Heavy industry has long been a major job creator for Pennsylvania, but also one of its biggest sources of climate pollution. Like other sectors, it needs a catalyst to help itself break out of this long-accepted but unhealthy trade-off. RISE PA will serve as the catalyst needed to not only help industry become cleaner and create more jobs, but also to help it reap dramatic energy cost savings and become more profitable.

The RISE PA program would achieve significant emissions reductions in the hard-to-decarbonize industrial sector by prioritizing decarbonization levers. Ohio River Valley Institute research identifies energy efficiency measures and electrification as the highest-impact decarbonization levers in the short term, with demonstrated potential for lasting job and economic growth. These levers capitalize on established, market-ready technologies, including industrial heat pumps and thermal energy storage with significant co-benefits, that generate significant cost savings for manufacturers and drive downstream decarbonization by incentivizing a cleaner power grid.

The RISE PA program additionally offers a Community Benefits Bonus for eligible projects located in disadvantaged communities and a Fair Labor Bonus for projects that make collective bargaining commitments and dedicate resources for local hiring and workforce development.

Taken together, these requirements and incentives ensure that RISE PA would drive meaningful pollution reductions while creating good jobs and a durable career pipeline for workers.

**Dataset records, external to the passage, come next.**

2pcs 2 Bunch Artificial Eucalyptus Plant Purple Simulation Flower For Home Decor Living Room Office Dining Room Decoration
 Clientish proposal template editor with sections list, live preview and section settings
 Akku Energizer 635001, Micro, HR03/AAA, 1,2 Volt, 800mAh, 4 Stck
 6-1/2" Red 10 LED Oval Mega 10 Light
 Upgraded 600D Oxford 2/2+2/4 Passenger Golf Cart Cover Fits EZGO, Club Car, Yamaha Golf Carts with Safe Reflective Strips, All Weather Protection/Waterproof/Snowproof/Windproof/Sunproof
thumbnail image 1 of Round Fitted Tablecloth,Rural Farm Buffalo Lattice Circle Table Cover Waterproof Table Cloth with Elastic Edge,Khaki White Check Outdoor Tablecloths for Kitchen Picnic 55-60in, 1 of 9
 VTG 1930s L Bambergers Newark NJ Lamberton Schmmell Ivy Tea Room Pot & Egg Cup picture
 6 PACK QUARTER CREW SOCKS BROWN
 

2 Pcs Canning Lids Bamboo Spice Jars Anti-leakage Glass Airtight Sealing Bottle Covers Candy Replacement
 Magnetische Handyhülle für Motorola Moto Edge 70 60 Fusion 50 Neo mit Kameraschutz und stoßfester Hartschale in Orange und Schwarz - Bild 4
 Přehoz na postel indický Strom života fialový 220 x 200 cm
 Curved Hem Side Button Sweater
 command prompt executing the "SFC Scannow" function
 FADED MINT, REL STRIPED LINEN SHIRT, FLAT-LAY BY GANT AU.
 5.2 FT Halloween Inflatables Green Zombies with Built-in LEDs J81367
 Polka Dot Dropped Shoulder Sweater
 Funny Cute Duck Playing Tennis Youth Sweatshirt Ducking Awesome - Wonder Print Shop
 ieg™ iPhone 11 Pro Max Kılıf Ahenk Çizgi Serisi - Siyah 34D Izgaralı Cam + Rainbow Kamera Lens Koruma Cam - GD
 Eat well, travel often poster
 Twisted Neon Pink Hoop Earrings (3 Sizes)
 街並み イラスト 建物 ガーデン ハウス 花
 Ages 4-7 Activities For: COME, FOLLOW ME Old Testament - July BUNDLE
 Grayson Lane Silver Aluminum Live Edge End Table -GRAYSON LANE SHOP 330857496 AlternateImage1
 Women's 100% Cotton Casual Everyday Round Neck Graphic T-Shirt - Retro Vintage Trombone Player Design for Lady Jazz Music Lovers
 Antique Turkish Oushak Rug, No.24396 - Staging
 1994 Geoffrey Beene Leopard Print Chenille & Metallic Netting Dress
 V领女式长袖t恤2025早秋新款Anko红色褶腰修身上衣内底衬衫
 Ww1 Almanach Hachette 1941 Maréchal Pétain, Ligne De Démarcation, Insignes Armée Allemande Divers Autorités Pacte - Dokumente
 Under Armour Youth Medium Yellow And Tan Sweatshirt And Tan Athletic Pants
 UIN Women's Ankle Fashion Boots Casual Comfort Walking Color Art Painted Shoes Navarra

Evergreen and ORVI commissioned analyses to study the full potential of those climate and economic impacts. Our findings show that CPRG funding for RISE PA would have sweeping benefits for both climate and jobs across the Commonwealth. RISE PA is expected to reduce Pennsylvania’s industrial sector emissions by nearly 9.2 million metric tons of CO2e by 2050, creating 6,000 new direct and indirect jobs (in job-years) in the process, BW research shows.

RISE PA is truly a win-win-win-win – for the environment, Pennsylvania workers, frontline communities, and heavy industry itself. On behalf of the Clean Power PA Coalition, we thank the Biden Administration and the EPA, Governor Shapiro and his team, and our business, labor, and environmental partners for their vision and commitment to RISE PA and congratulate them on a job well done.

Joanne Kilgour

Joanne Kilgour, Esq. is an environmental lawyer and nonprofit professional with a passion for justice and democracy. Informed by her work with the Center for Coalfield Justice and the Sierra Club Pennsylvania Chapter, Joanne is committed to securing social, economic, and environmental policies that support communities while demanding long-term structural change.